• [Task description]: State the number of lines that hold "name" in the records below, with no other words.

BEGIN Records

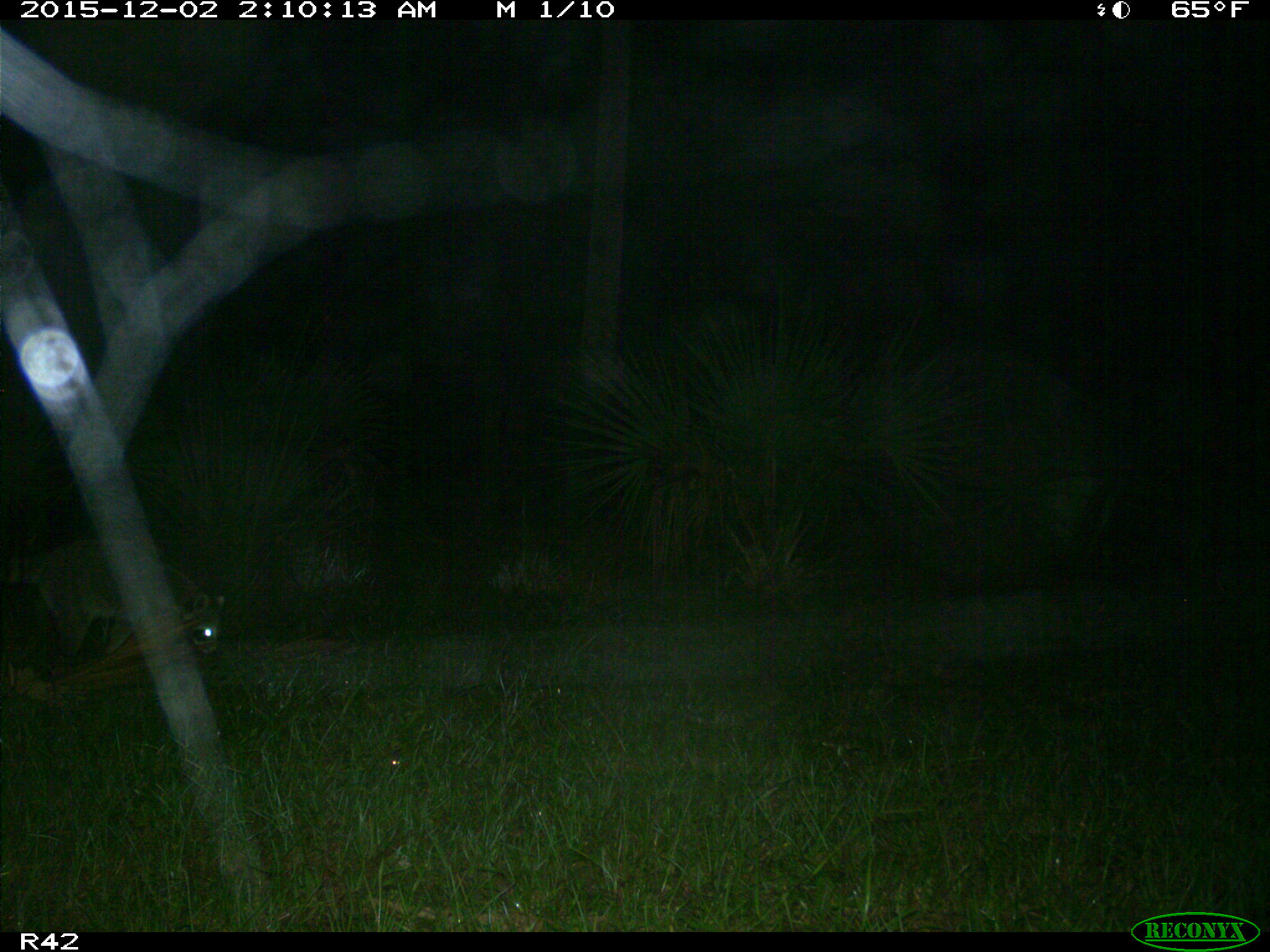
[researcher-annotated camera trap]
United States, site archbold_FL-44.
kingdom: Animalia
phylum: Chordata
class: Mammalia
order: Carnivora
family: Procyonidae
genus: Procyon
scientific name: Procyon lotor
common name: common raccoon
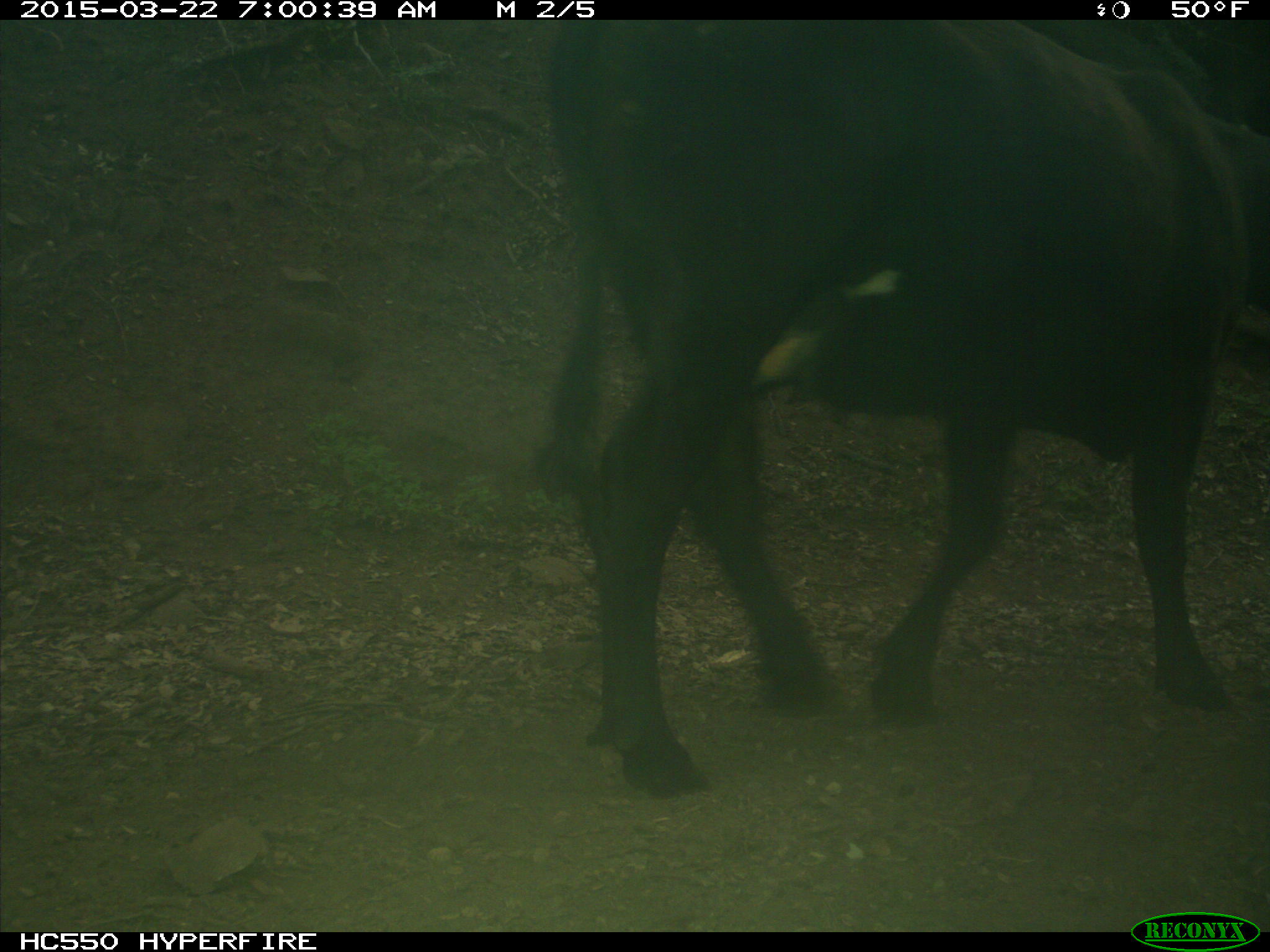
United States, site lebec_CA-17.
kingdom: Animalia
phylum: Chordata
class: Mammalia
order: Artiodactyla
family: Bovidae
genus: Bos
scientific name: Bos taurus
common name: domestic cow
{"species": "Bos taurus (domestic cow)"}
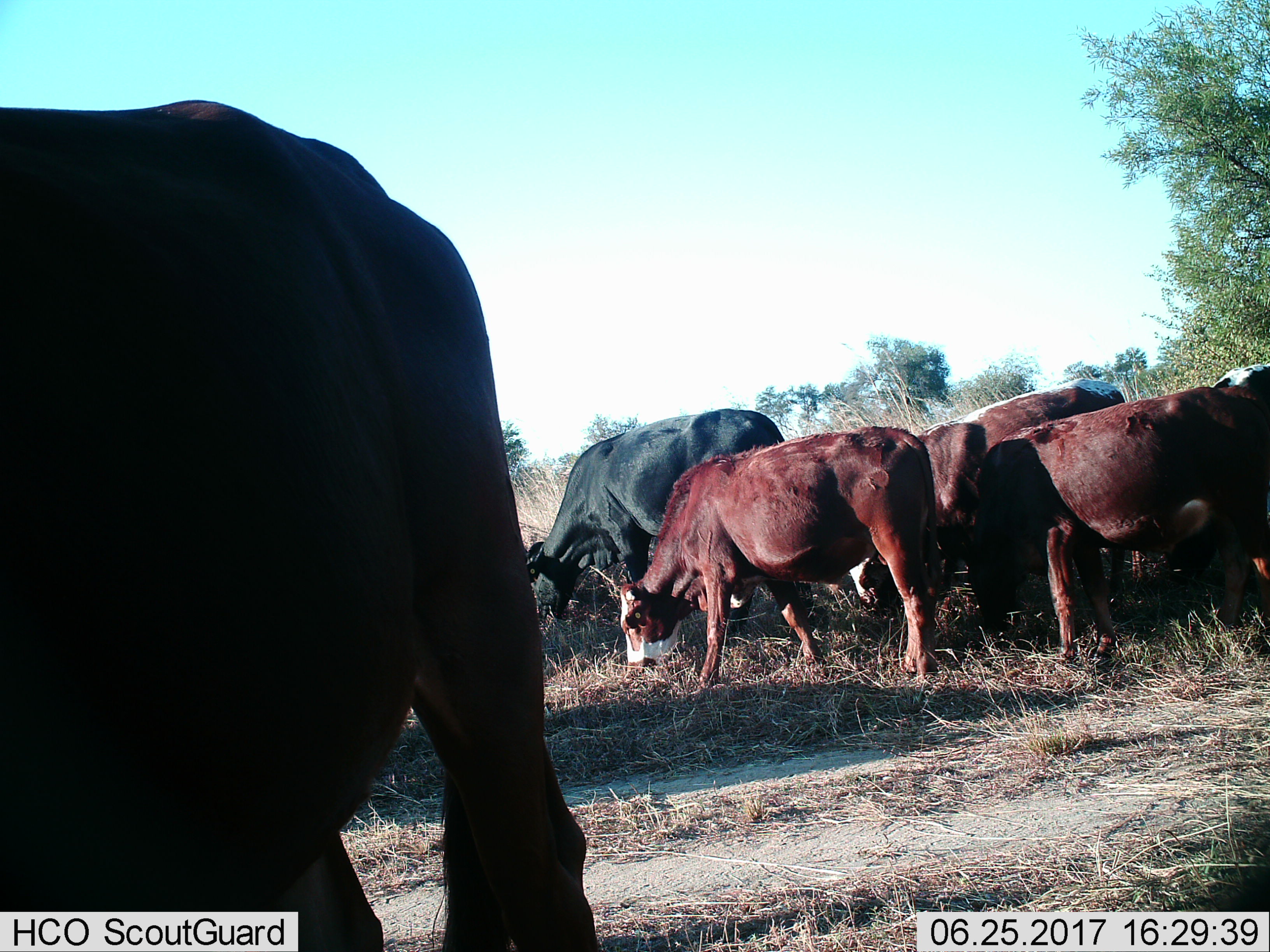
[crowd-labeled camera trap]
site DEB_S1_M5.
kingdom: Animalia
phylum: Chordata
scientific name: Vertebrata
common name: domestic animal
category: domesticanimal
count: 6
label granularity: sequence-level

END Records

• [Finished exercise]: 6